By Richard Keil
Aug. 18 (Bloomberg) -- A reporter recently observed to Representative Mark Kennedy, the Republican candidate for a Minnesota Senate seat, that his St. Paul headquarters had housed George W. Bush's 2004 campaign. ``Oh, you're not going to use that to tie me to Bush, are you?'' Kennedy said.
Kennedy's 2006 survival strategy has him running away from the president he once embraced. He rarely appears with Bush, whose approval rating dropped to 33 percent in an Associated Press-Ipsos poll taken last week. There's hardly a mention of the president in Kennedy's television commercials or on his Web site; his ads depict him as an independent amid a sea of partisanship.
``Some people may try to personify this as being about Bush,'' Kennedy said in an interview en route to a campaign stop in Ramsey, Minnesota. ``But the last time I checked, he's not on the ballot.''
Not so long ago, Kennedy, 48, reveled in his presidential connections. A TV ad from his 2002 House re-election campaign opened with images of Kennedy and Bush walking in the Rose Garden, with the president listening as the congressman spoke. ``I've stood with President Bush in the war on terrorism,'' Kennedy said on the soundtrack.

====

Please answer from the article on Mark Kennedy's Senate campaign: in the Associated Press-Ipsos poll it mentions, what was Bush's approval rating?

● Dataset content
====

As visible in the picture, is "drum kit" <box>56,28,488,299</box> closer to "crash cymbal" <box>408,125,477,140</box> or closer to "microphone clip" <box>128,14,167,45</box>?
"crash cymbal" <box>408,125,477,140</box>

====

● Task answer
33 percent